TASK REQUIREMENTS: Print every record below exactly as written.

===== EXTRACTED DATA

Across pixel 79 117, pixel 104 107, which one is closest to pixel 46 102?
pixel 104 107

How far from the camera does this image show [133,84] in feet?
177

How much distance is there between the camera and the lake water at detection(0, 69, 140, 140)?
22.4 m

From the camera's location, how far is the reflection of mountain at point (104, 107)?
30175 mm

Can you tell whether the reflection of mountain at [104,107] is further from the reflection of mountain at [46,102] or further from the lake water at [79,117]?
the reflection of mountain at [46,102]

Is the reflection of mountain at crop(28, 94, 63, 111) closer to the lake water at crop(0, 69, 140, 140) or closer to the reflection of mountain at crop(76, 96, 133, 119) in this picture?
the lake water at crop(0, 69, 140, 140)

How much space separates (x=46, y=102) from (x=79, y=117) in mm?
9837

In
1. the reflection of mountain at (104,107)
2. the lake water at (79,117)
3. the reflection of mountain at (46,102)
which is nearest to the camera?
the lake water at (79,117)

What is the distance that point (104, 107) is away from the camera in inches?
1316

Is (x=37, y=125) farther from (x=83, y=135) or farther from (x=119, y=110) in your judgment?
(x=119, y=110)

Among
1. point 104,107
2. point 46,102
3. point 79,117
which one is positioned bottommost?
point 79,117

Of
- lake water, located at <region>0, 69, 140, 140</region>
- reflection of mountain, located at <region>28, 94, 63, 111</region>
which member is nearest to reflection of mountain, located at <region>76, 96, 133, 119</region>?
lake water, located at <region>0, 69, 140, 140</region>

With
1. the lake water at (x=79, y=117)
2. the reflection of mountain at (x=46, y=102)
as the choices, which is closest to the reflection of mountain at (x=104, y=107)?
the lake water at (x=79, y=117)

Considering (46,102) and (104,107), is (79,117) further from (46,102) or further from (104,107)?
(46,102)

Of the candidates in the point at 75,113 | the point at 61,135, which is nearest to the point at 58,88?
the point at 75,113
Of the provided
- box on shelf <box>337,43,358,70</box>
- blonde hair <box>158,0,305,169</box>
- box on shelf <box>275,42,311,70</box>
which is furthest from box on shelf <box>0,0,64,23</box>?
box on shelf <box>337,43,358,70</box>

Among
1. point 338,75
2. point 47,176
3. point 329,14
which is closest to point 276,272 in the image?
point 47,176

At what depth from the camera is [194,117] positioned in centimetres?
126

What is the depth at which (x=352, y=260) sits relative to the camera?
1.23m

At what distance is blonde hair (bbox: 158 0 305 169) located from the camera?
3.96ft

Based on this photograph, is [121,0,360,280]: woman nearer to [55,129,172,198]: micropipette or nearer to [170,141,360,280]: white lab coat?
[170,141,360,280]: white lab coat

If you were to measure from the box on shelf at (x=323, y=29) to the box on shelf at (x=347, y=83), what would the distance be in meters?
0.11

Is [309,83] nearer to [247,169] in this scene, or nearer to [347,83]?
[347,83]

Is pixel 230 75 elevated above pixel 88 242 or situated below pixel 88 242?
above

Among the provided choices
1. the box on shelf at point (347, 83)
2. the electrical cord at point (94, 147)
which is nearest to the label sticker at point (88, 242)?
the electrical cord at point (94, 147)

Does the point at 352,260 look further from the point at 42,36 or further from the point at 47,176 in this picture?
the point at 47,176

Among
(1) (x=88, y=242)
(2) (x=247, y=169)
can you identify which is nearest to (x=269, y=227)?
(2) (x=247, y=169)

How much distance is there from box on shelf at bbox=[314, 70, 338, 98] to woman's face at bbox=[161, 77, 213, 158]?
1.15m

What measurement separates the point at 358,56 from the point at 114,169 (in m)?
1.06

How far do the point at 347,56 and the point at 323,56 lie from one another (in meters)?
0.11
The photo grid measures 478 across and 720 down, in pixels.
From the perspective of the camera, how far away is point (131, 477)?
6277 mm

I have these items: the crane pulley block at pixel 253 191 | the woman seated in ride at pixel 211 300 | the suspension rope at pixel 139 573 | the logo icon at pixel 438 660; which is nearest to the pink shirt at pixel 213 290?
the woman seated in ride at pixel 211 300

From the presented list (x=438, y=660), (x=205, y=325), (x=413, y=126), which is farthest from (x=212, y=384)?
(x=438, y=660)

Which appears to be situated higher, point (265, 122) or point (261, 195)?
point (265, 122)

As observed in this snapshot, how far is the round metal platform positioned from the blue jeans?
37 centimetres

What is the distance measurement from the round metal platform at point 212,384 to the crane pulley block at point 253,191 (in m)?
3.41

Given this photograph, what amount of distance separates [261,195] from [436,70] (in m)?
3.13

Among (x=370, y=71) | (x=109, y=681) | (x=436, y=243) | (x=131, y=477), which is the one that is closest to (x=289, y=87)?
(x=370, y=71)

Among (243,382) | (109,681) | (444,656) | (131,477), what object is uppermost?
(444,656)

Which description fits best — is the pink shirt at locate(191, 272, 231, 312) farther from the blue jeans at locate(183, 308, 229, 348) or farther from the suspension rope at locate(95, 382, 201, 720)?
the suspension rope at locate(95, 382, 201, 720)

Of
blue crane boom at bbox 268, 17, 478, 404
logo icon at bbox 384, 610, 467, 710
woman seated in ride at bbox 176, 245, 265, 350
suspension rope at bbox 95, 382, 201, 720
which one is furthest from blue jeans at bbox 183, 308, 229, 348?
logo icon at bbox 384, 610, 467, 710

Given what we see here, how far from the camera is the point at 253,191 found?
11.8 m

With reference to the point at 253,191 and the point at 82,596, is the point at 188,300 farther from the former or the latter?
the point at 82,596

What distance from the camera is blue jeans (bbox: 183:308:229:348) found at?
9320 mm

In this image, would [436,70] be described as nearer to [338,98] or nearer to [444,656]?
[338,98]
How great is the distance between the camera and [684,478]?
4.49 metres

==========

REPLY:
Across pixel 79 117, pixel 104 107, which one is closest to pixel 46 102?
pixel 104 107

How far from the camera does this image show [133,84] in feet?
177

How much distance is there between the camera and the lake water at detection(0, 69, 140, 140)?
22.4 m

From the camera's location, how far is the reflection of mountain at point (104, 107)?
30175 mm

Can you tell whether the reflection of mountain at [104,107] is further from the reflection of mountain at [46,102] or further from the lake water at [79,117]?
the reflection of mountain at [46,102]

Is the reflection of mountain at crop(28, 94, 63, 111) closer to the lake water at crop(0, 69, 140, 140) or closer to the reflection of mountain at crop(76, 96, 133, 119) in this picture?
the lake water at crop(0, 69, 140, 140)

How much space separates (x=46, y=102) from (x=79, y=117) in mm?
9837

In
1. the reflection of mountain at (104,107)
2. the lake water at (79,117)
3. the reflection of mountain at (46,102)
which is nearest to the camera?
the lake water at (79,117)

What is the distance that point (104, 107) is away from the camera in inches?
1316

Is (x=37, y=125) farther from (x=83, y=135) or farther from (x=119, y=110) in your judgment?
(x=119, y=110)

Among
1. point 104,107
2. point 46,102
3. point 79,117
which one is positioned bottommost?
point 79,117

Of
- lake water, located at <region>0, 69, 140, 140</region>
- reflection of mountain, located at <region>28, 94, 63, 111</region>
which member is nearest to reflection of mountain, located at <region>76, 96, 133, 119</region>?
lake water, located at <region>0, 69, 140, 140</region>

With
1. the lake water at (x=79, y=117)
2. the reflection of mountain at (x=46, y=102)
as the choices, which is closest to the reflection of mountain at (x=104, y=107)?
the lake water at (x=79, y=117)

Considering (46,102) and (104,107), is (79,117) further from (46,102) or further from (104,107)?
(46,102)

Of the candidates in the point at 75,113 | the point at 61,135, which is nearest to the point at 58,88?
the point at 75,113
Of the provided
- box on shelf <box>337,43,358,70</box>
- blonde hair <box>158,0,305,169</box>
- box on shelf <box>275,42,311,70</box>
which is furthest from box on shelf <box>0,0,64,23</box>?
box on shelf <box>337,43,358,70</box>

Among
1. point 338,75
2. point 47,176
3. point 329,14
which is closest to point 276,272 in the image?
point 47,176

At what depth from the camera is [194,117] positioned in centimetres?
126

What is the depth at which (x=352, y=260) sits relative to the camera?
1.23m

At what distance is blonde hair (bbox: 158 0 305 169) located from the camera?
3.96ft

Based on this photograph, is [121,0,360,280]: woman nearer to [55,129,172,198]: micropipette or nearer to [170,141,360,280]: white lab coat?
[170,141,360,280]: white lab coat

If you were to measure from the box on shelf at (x=323, y=29) to the box on shelf at (x=347, y=83), what would the distance be in meters?
0.11

Is [309,83] nearer to [247,169] in this scene, or nearer to [347,83]?
[347,83]

Is pixel 230 75 elevated above pixel 88 242 or situated below pixel 88 242?
above

Among the provided choices
1. the box on shelf at point (347, 83)
2. the electrical cord at point (94, 147)
which is nearest to the label sticker at point (88, 242)?
the electrical cord at point (94, 147)

Does the point at 352,260 look further from the point at 42,36 or further from the point at 47,176 in this picture?
the point at 47,176

Among
(1) (x=88, y=242)
(2) (x=247, y=169)
can you identify which is nearest to (x=269, y=227)?
(2) (x=247, y=169)

How much distance is there from box on shelf at bbox=[314, 70, 338, 98] to woman's face at bbox=[161, 77, 213, 158]?
1.15m

What measurement separates the point at 358,56 from the point at 114,169 (in m)?
1.06

How far do the point at 347,56 and the point at 323,56 lie from one another (in meters)?
0.11
The photo grid measures 478 across and 720 down, in pixels.
From the perspective of the camera, how far away is point (131, 477)?
6277 mm

I have these items: the crane pulley block at pixel 253 191 | the woman seated in ride at pixel 211 300 | the suspension rope at pixel 139 573 | the logo icon at pixel 438 660; which is nearest to the pink shirt at pixel 213 290?
the woman seated in ride at pixel 211 300

From the presented list (x=438, y=660), (x=205, y=325), (x=413, y=126), which is farthest from (x=212, y=384)?
(x=438, y=660)

Which appears to be situated higher, point (265, 122) or point (261, 195)?
point (265, 122)

As observed in this snapshot, how far is the round metal platform positioned from the blue jeans?
37 centimetres

What is the distance measurement from the round metal platform at point 212,384 to the crane pulley block at point 253,191 (in m)?
3.41

Given this photograph, what amount of distance separates [261,195] from [436,70] (in m)?
3.13

Among (x=370, y=71) | (x=109, y=681) | (x=436, y=243) | (x=131, y=477), which is the one that is closest to (x=289, y=87)?
(x=370, y=71)

Among (243,382) | (109,681) | (444,656) | (131,477), what object is uppermost?
(444,656)

Which description fits best — is the pink shirt at locate(191, 272, 231, 312) farther from the blue jeans at locate(183, 308, 229, 348) or farther from the suspension rope at locate(95, 382, 201, 720)?
the suspension rope at locate(95, 382, 201, 720)

Of
blue crane boom at bbox 268, 17, 478, 404
logo icon at bbox 384, 610, 467, 710
woman seated in ride at bbox 176, 245, 265, 350
suspension rope at bbox 95, 382, 201, 720
which one is furthest from blue jeans at bbox 183, 308, 229, 348?
logo icon at bbox 384, 610, 467, 710

Given what we see here, how far from the camera is the point at 253,191 found?
11.8 m

With reference to the point at 253,191 and the point at 82,596, is the point at 188,300 farther from the former or the latter?
the point at 82,596

What distance from the camera is blue jeans (bbox: 183:308:229:348) found at?
9320 mm

In this image, would [436,70] be described as nearer to [338,98] or nearer to [444,656]?
[338,98]
How great is the distance between the camera and [684,478]?
4.49 metres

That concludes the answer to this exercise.